In: Economics
Leading commentator shave argued that the European Debt Crisis has been particularly damaging for the “European Periphery” (e.g. Spain, Italy, Greece) because of their adoption of the Euro (common currency). Briefly sketch out the trade-offs involved in adopting a common currency. What are the main economic considerations that weigh on these costs and benefits?
Having a common currency has many costs and benefits, the benefits of having a common currency between nations:
1. When few nations have a common currency together, it makes it desirable for a third country to do business with these countries which share a common currency. This helps promote business and trade activites in these countries.
2. This common currency becomes a strong and stable currency in the world.
3. The choices presented to the consumers increases and the citizens also enjoy stable prices.
4, There is a strong integration of the financial markets of these nations which opens up investment arenas to the investors in these nations.

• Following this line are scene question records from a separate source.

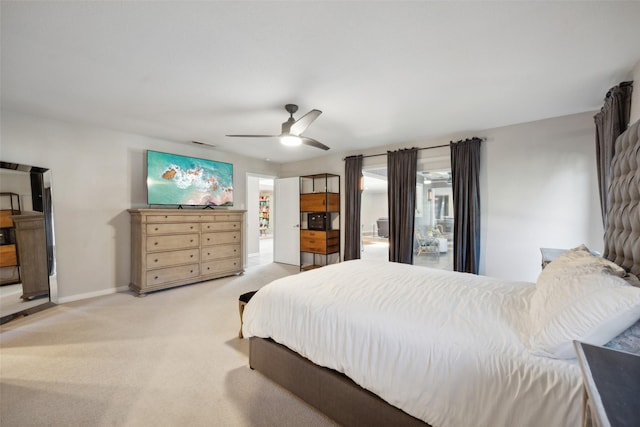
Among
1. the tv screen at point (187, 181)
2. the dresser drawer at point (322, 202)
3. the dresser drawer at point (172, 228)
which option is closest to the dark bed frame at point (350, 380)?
the dresser drawer at point (172, 228)

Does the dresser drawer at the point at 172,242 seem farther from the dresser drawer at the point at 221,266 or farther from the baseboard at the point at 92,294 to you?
the baseboard at the point at 92,294

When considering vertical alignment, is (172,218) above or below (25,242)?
above

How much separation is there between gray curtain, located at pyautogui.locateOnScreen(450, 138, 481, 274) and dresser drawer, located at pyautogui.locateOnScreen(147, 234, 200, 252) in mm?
4200

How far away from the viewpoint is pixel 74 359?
2180mm

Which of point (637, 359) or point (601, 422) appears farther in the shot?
point (637, 359)

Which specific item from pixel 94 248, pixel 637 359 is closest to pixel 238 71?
pixel 637 359

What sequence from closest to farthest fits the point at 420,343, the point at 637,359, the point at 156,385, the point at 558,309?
the point at 637,359 → the point at 558,309 → the point at 420,343 → the point at 156,385

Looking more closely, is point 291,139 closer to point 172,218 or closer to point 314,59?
point 314,59

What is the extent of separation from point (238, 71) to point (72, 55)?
4.05 feet

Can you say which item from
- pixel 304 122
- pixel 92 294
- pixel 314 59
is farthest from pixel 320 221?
pixel 92 294

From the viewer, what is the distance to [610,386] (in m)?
0.64

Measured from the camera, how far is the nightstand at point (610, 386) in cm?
55

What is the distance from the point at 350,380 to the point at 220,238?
3759 mm

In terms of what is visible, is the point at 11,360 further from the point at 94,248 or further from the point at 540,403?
the point at 540,403
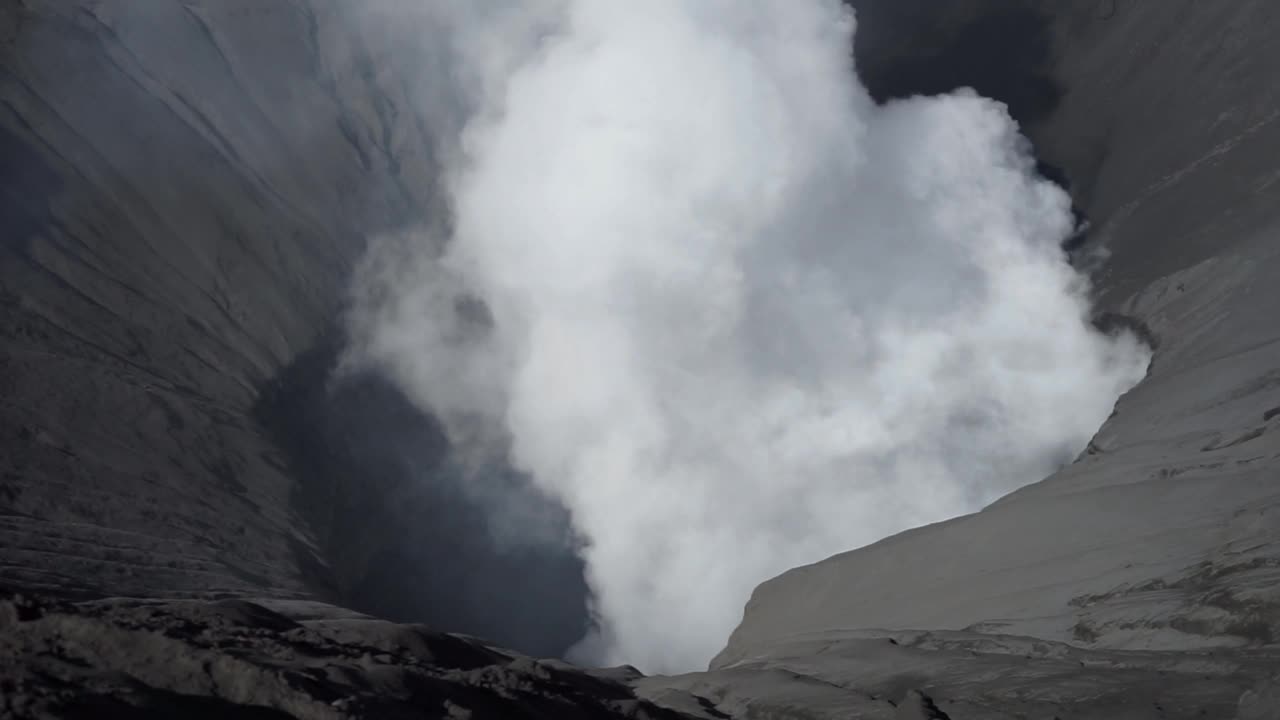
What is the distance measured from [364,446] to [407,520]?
201cm

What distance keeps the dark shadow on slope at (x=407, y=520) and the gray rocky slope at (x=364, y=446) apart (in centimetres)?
12

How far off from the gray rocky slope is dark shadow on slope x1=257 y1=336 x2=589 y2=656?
118 mm

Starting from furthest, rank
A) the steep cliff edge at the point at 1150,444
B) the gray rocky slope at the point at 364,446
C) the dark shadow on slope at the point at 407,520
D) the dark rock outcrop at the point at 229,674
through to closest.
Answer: the dark shadow on slope at the point at 407,520, the steep cliff edge at the point at 1150,444, the gray rocky slope at the point at 364,446, the dark rock outcrop at the point at 229,674

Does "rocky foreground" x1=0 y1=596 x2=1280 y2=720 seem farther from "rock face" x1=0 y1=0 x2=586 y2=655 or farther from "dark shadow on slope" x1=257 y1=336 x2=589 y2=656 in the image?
"dark shadow on slope" x1=257 y1=336 x2=589 y2=656

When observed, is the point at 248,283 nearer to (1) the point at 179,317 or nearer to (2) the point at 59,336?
(1) the point at 179,317

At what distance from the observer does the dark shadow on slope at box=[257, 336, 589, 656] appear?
25.3m

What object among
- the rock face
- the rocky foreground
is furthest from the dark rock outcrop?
the rock face

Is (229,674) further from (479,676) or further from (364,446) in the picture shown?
(364,446)

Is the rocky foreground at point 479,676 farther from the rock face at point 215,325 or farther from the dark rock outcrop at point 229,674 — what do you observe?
the rock face at point 215,325

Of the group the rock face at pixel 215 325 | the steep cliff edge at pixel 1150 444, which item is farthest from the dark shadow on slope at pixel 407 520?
the steep cliff edge at pixel 1150 444

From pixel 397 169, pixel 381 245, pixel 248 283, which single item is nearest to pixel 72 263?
pixel 248 283

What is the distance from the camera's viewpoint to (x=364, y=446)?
28250 millimetres

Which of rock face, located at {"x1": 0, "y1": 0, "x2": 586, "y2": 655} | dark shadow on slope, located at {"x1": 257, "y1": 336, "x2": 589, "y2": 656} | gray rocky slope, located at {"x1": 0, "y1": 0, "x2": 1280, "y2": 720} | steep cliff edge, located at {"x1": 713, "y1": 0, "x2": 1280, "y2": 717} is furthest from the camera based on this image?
dark shadow on slope, located at {"x1": 257, "y1": 336, "x2": 589, "y2": 656}

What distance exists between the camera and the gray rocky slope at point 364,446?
10828 millimetres
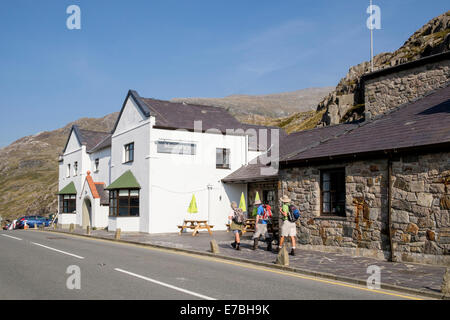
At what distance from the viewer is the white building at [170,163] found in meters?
25.2

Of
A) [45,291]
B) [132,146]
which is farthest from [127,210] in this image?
[45,291]

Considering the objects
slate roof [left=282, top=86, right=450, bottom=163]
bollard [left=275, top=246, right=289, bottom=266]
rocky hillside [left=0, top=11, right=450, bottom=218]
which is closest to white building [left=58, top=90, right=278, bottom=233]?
slate roof [left=282, top=86, right=450, bottom=163]

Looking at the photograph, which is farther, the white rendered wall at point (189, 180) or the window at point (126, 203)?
the window at point (126, 203)

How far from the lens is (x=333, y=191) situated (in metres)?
14.5

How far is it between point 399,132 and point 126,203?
60.1 feet

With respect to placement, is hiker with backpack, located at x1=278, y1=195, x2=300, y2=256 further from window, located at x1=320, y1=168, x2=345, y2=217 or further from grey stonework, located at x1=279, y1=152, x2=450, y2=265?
window, located at x1=320, y1=168, x2=345, y2=217

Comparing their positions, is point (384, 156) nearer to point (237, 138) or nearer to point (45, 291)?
point (45, 291)

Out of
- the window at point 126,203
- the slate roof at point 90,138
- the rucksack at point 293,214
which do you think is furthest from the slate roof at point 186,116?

One added advantage to the investors is that they do not have to bear the risk of exhcnage rate fluctuations as they share a common currency. This also reduces transaction costs between nations.
The costs of having a common currency:
1. One major cost to the nations sharing a common currency is that they loose the freedom to frame their monetary policies independently. Monetary policy would have to be framed commonly for the countries together.
2. There is a risk of uneven development as it is seen in the Euro zone. Though they have a common currency, it cannot be seen as a single economy because the nature of business cycles and economy of every nation is different. This means that creating a common monetary policy becomes difficult as one monetary policy cannot address all the issues of every nation.